→ **SUPPLIED TEXT**
---*---

The Defense Waste Processing facility safely poured its 4,000th cannister of high level waste in 2016.

Spotlight on safety

The Savannah River Remediation construction team surpassed 26 million job hours in 2014 and more than 15 consecutive years without a lost-time incident—unprecedented for the U.S. construction industry.

This latest milestone is all the more notable given the U.S. average of one day lost for every 118,000 hours worked. In fact, according to the latest U.S. Bureau of Labor Statistics, an average construction project would have suffered 220 lost-time incidents during such a period of time.

The project has earned the U.S. Department of Energy Voluntary Protection Program Star of Excellence and VPP Legacy of Star honors.

A long history 

Bechtel has worked on the team that managed and operated the 310-square-mile (803-square-kilometer) Savannah River Site in South Carolina for the U.S. Department of Energy.

---*---

→ **EXERCISE A**
Answer these questions using the text about safety at the Savannah River Site:
(i) How many job hours had the construction team passed in 2014?
(ii) What U.S. average rate of lost days does the text give?
(iii) How big is the Savannah River Site?
→ **EXERCISE B**
Carry on the text about safety at the Savannah River Site, picking up after its last sentence.
The listing has no part in this.

→ **Saved entries**
---*---

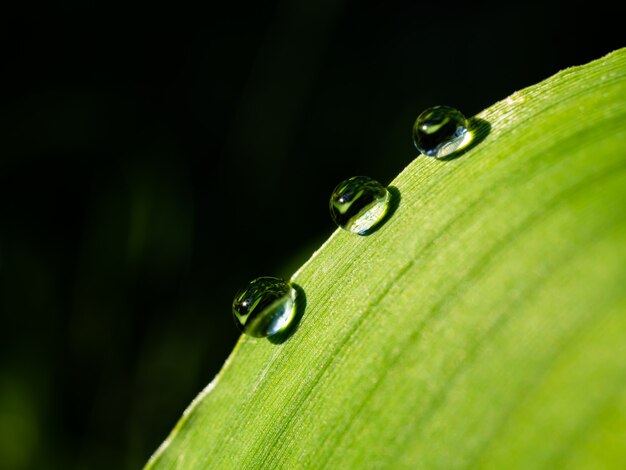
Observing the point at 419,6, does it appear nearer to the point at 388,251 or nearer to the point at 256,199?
the point at 256,199

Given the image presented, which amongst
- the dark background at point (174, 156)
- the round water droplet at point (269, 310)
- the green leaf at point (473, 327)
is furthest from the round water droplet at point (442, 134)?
the dark background at point (174, 156)

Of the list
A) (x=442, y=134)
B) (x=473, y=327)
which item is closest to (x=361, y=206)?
(x=442, y=134)

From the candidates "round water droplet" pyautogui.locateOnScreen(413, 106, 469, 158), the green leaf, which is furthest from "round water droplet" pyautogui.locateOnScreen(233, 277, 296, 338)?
"round water droplet" pyautogui.locateOnScreen(413, 106, 469, 158)

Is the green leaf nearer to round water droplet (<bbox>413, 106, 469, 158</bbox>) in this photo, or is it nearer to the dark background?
round water droplet (<bbox>413, 106, 469, 158</bbox>)

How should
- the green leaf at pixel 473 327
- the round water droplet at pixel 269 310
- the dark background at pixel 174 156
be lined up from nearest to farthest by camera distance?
the green leaf at pixel 473 327
the round water droplet at pixel 269 310
the dark background at pixel 174 156

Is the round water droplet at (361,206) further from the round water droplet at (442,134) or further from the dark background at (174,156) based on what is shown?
the dark background at (174,156)

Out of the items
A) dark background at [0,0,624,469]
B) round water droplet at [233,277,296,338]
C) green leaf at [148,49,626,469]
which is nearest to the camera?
green leaf at [148,49,626,469]
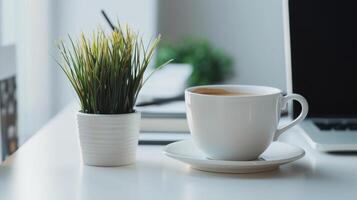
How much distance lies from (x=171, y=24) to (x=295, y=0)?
3.29 m

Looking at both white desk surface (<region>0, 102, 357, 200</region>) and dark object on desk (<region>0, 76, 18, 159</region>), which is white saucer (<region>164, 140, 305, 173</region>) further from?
dark object on desk (<region>0, 76, 18, 159</region>)

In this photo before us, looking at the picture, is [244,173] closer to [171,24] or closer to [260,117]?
[260,117]

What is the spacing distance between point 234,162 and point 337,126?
1.06 feet

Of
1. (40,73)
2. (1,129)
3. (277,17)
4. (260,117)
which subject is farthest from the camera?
(277,17)

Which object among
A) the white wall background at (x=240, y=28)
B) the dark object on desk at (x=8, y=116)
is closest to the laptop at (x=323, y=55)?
the dark object on desk at (x=8, y=116)

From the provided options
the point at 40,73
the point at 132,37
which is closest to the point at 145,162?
the point at 132,37

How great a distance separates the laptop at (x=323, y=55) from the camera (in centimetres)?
112

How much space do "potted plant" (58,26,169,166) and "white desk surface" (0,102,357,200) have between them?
0.03 meters

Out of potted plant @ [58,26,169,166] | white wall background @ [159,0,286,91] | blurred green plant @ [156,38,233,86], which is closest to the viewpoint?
potted plant @ [58,26,169,166]

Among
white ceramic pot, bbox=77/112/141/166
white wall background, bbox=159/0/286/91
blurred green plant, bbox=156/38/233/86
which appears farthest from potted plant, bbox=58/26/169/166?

---*---

→ **RESPONSE A**
(i) More than 26 million job hours.
(ii) One day lost for every 118,000 hours worked.
(iii) 310 square miles (803 square kilometers).

→ **RESPONSE B**
From the late 1980s to 2008, Bechtel’s responsibilities grew from engineering procurement, construction, and project controls to include planning and development, project management, and environmental cleanup, including hazardous waste sites and contaminated groundwater.
We oversaw hundreds of design, engineering, and construction projects for nuclear and non-nuclear facilities and often had 80 or more projects under way simultaneously.

Why it matters

Designing and constructing the half-billion-dollar Tritium Extraction Facility at Savannah River Site was critical to maintaining U.S. defense capabilities.

Tritium is key to nuclear weaponry, and its half-life is only about a dozen years. So it must be replenished, and the Tritium Extraction Facility is the nation's only facility for extracting, recycling, purifying, and reloading tritium. 

Tritium for purification and reuse comes from existing warheads as well as from target rods irradiated in nuclear reactors. Recycled and extracted gases are purified at Savannah River Site to produce tritium suitable for use.